There’s a new club in town: The 1000, which uses sales verification to recognize the crème de la crème among travel advisors. As its name suggests, when at its most robust, the club will represent the top 1,000 agents who apply.
“There’s a lot of noise in the market, and there are some absolutely phenomenal advisors who deserve to be recognized for their own merit, not just exclusively for the agency that they work with, or for the consortia that they’re a part of, but for their own individual accomplishments and achievements,” said Jeff Sirota, co-founder of The 1000. “We are creating a community of the world’s top travel advisors.”
Once recognized, the agents will be able to display their status to clients. Eventually, the founders plan to add a category of suppliers to connect members with.
Sirota founded The 1000 with Tim Morgan, who, like him, comes from within the industry. Sirota is currently a partner at J.MAK, a hospitality representation company, and was formerly an advisor with a Virtuoso agency, vice president of sales at Small Luxury Hotels of the World and worked in supplier relations for Protravel in New York.
Morgan was previously a director with Virtuoso in Canada and a vice president at Travel Professionals International in Canada.
Their collective experience, both on the supplier and agency sides, led them to notice something the industry lacked: a supplier-, agency- and consortia-agnostic body that would recognize advisors after verifying their production.
“What we have aimed to do with The 1000 is to work alongside agencies and complement what they’re already doing internally on the agency level to recognize their advisors,” Sirota said.
It is free to apply, and there are no membership fees.
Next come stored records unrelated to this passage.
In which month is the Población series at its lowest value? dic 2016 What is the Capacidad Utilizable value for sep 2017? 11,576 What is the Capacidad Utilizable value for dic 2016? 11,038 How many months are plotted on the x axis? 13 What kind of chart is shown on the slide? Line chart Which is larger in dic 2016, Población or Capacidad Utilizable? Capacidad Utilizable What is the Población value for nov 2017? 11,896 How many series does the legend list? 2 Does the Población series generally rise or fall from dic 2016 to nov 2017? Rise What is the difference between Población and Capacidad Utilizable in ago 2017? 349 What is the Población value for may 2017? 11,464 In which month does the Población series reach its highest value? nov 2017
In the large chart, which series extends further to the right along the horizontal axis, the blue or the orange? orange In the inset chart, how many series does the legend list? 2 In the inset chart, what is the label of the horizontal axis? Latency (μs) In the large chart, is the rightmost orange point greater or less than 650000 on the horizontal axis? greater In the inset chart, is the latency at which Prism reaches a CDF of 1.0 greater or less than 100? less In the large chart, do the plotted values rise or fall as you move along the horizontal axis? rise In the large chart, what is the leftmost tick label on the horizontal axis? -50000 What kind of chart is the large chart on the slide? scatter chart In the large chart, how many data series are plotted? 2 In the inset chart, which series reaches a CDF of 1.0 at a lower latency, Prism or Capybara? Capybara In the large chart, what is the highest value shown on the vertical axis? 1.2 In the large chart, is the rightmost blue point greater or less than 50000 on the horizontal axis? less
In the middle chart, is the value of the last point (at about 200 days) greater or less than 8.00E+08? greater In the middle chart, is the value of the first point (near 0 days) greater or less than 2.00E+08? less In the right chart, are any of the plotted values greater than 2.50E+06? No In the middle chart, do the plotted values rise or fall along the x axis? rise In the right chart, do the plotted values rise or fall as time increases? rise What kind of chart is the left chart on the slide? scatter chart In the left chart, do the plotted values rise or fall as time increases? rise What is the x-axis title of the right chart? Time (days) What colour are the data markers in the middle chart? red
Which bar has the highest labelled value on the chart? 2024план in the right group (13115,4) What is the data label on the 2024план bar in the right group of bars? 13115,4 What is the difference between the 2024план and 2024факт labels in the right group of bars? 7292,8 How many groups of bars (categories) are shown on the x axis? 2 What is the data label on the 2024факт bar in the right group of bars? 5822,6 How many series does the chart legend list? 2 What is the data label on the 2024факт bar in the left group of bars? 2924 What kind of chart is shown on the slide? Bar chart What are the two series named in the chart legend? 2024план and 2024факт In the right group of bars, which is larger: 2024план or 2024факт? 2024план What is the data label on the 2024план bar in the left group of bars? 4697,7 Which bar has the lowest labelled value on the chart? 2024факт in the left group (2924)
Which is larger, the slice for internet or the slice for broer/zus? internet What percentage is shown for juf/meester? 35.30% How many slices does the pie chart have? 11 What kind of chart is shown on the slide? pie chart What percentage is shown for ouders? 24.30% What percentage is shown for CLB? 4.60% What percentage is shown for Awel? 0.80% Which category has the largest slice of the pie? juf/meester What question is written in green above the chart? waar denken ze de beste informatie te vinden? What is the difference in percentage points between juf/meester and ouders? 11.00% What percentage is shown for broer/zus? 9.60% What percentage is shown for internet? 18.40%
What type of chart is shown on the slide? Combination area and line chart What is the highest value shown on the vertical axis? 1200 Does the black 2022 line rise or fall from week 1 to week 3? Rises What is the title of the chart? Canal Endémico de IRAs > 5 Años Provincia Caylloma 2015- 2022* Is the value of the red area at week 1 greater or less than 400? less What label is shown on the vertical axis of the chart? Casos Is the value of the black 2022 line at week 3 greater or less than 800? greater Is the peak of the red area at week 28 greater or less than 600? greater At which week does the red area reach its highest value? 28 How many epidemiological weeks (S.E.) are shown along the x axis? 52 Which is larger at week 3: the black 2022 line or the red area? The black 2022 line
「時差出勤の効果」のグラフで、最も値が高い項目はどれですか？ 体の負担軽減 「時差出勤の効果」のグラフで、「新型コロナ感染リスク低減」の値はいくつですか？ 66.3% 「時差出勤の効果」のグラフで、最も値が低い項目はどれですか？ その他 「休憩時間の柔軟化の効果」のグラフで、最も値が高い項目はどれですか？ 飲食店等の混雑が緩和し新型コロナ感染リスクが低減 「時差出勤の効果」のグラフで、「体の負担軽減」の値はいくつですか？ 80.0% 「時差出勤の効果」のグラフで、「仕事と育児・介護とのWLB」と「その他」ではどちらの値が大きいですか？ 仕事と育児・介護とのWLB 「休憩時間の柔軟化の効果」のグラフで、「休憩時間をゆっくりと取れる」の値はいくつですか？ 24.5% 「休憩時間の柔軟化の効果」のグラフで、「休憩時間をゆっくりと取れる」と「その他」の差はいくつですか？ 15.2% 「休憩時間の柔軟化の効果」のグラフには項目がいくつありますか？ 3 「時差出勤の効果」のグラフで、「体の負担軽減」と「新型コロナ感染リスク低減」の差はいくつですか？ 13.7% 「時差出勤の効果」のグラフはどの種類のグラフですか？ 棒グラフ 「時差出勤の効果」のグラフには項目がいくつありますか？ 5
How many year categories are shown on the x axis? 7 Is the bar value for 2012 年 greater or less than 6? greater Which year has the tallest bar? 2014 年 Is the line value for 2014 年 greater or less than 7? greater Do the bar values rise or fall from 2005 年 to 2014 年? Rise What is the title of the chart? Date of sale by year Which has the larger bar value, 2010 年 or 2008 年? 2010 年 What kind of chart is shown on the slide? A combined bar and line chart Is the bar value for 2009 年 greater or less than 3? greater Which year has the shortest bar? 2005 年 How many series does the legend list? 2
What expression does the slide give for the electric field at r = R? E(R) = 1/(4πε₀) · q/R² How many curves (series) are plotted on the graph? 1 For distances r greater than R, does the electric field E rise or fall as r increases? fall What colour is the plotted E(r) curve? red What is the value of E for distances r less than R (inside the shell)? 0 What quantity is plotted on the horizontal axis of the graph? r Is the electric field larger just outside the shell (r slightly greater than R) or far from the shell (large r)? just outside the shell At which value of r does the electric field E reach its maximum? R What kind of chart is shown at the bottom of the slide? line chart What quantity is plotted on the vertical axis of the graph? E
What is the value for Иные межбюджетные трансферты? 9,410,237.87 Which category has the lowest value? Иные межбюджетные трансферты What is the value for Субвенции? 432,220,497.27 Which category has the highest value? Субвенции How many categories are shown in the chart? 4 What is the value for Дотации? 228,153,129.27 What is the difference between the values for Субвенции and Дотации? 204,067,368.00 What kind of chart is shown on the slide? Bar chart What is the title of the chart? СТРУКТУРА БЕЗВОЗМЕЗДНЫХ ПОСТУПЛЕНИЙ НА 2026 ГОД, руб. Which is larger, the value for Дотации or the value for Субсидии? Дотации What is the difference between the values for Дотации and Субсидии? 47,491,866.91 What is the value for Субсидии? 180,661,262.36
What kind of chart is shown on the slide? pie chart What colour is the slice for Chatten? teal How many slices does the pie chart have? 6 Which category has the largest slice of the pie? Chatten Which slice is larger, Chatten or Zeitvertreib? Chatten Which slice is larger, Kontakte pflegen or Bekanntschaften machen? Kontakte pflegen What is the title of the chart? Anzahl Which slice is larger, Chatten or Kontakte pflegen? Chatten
Applicants are asked to divulge the suppliers they book, their business mix and to give permission to The 1000 to verify sales with their agency. The data agents supply is never shared, Sirota said, and only he and Morgan can access it.
That component, verified sales, is what attracted John Oberacker, owner of Eden For Your World in Long Beach, Calif., to apply to The 1000.
“What appealed to me was that it was verifying sales, and you actually had to show that you are selling, that you’re a good travel agent, that you produce,” Oberacker said.
The 1000 recently verified its first tranche of advisors, with Oberacker among the nearly 250 agents. The 1000 received more than 1,000 applications representing over $2 billion in annual sales, with applicants coming from more than 400 agencies and 337 countries. They averaged annual sales of $2.3 million.
Of the accepted group, sales per advisor averaged $3.1 million, with a minimum of $1.5 million. The highest-producing agents maxed out at $12 million-plus in annual sales.
While the eventual goal is 1,000 total members, it may be followed by other categories such as the top 1,000 by region or annual growth. While the club grows its ranks, applications are being accepted for the remainder of the year, but in the future there will be a one-time annual application process.
Membership has its benefits
The 1000 isn’t publicly sharing its list of members. Instead, Sirota said, verified agents are given a badge denoting their membership status that can be used for marketing purposes, in email signatures, on social media and more.
Sirota hopes to build a community among members and offer opportunities like global meetings or events.
Eventually, such extras would be unlocked by a small membership fee, but those details are still being developed.
Suppliers will also be incorporated as partners and connected with member agents.
Cindy Ducasse, a Toronto-based affiliate of TTI Travel, is a member of The 1000’s advisor committee (she is also a member of The 1000). She has been involved since the club’s inception, and she believes it will be an important group for independently vetting agents. She particularly thinks it will be helpful to suppliers looking to connect with top agents.
Thus far, the support The 1000 has received from advisors to agency executives to consortia has been bolstering, Sirota said.
“Everybody’s been going through a difficult couple of years,” he said. “And now all of a sudden, we’re sitting here creating something that allows advisors to be recognized for their own individual merit, and it’s been really well received. We’re excited for where this can go, and I think this is just the start.”